In the basement of a dark and labyrinthine prison, to which he has been sent for an as yet unspecified crime, the new arrival – or “Roman” – is instructed to mount a podium and tell a story that will last until dawn, and told that failure will mean certain death. The Roman’s tale - an account of the life and career of a gang leader known as the Zama King - is blatantly fictionalised, beginning in what appears to be pre-colonial West Africa and containing other impossible elements such as a duel between two sorcerers, but in its later chapters it moves to present-day Abidjan and is interwoven with the country’s political upheavals circa 2010. His fellow inmates, who presumably want the Roman to believe that the threat of execution is real, but don’t want to have to kill him because that would deprive them of their only source of entertainment, help him out, embellishing his performance with close-harmony singing and interpretative dance. The story-within-story is brought to life on screen in a way that draws upon a number of genres and cinematic styles – costume drama, epic, fantasy, neorealism and newsreel footage.

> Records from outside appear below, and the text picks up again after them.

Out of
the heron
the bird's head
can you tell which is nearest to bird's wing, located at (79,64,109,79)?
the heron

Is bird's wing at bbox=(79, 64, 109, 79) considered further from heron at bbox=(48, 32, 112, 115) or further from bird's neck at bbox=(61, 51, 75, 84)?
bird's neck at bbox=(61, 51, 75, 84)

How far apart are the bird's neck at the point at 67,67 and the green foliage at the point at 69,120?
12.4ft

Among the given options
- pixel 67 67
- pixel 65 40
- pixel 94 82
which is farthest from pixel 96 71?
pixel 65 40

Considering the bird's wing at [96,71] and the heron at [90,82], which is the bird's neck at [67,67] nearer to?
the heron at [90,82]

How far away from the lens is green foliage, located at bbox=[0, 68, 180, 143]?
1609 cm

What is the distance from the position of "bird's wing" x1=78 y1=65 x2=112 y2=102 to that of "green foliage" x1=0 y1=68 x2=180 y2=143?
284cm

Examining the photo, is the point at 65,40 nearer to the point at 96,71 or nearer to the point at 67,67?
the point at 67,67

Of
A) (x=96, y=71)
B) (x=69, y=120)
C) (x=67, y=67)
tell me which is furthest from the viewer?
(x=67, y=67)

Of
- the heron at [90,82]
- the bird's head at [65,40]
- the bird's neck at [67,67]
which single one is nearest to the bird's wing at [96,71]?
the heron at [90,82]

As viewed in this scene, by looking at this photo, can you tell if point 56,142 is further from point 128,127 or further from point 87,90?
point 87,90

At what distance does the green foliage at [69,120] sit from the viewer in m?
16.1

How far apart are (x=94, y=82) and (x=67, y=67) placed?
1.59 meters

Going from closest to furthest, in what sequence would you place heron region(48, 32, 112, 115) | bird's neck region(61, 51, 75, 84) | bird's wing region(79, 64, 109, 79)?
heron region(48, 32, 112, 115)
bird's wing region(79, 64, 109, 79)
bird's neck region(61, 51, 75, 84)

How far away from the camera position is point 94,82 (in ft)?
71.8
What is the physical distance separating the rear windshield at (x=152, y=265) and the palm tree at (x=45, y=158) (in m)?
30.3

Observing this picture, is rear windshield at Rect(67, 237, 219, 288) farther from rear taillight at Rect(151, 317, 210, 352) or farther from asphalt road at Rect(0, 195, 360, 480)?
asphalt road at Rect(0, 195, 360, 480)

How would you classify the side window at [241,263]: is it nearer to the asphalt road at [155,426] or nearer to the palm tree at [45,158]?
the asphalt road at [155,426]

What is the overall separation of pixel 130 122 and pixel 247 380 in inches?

The jail scenes are very atmospheric and menacing, and I was highly impressed by the production design, camerawork, and Kone's performance as the reluctant raconteur. We normally think of the dominant mood in prisons as being one of fatalism and apathy, but here it is one of suppressed energy and lust for life, and we get a striking contrast between the boisterous effervescence of the other inmates and the Roman’s apparent naivety and vulnerability. The writer and director deliberately take a non-realistic approach, steering clear of prison drama clichés, and adding some slightly kooky touches, such as an unexplained white man in the otherwise all-black jail who goes around with a pet hen on his shoulder.
One arguable shortcoming is that the narrative is too fragmented, with excessive cutting between present and past. Whilst this does serve to dissipate tension somewhat, I feel it is artistically justified. For these men, *everything* is fragmented, incomplete and makeshift. The chopping-up of the narrative reflects the way their own lives have been chopped up by poverty, violence and incarceration - or at least that’s my take on it. Another possible criticism is that the concurrent plot thread, that of Blackbeard’s associates and rivals jostling to become the new prison godfather, isn’t very dramatic, since Blackbeard is dying anyway and there’s no obvious reason why we should care who becomes the new boss. Again, this may be an allegory for Ivorian politics, in which I’m not well versed.
But this is still one of the most ambitious and original films a year, although what you take from it is up to you. For me, it's a celebration of creativity and art as something that naturally belong to the working class not the elites, an exploration of how we use myths and stories to compensate for our lack of power in the real world. It could even be viewed as an interrogation of our own relationship with truth. It is easy to sneer at someone for trying to reinvent a two-bit street hoodlum as a legendary warrior - or "king" - but if we’re honest, we ourselves don’t always want the unvarnished actualité as much as we think we do.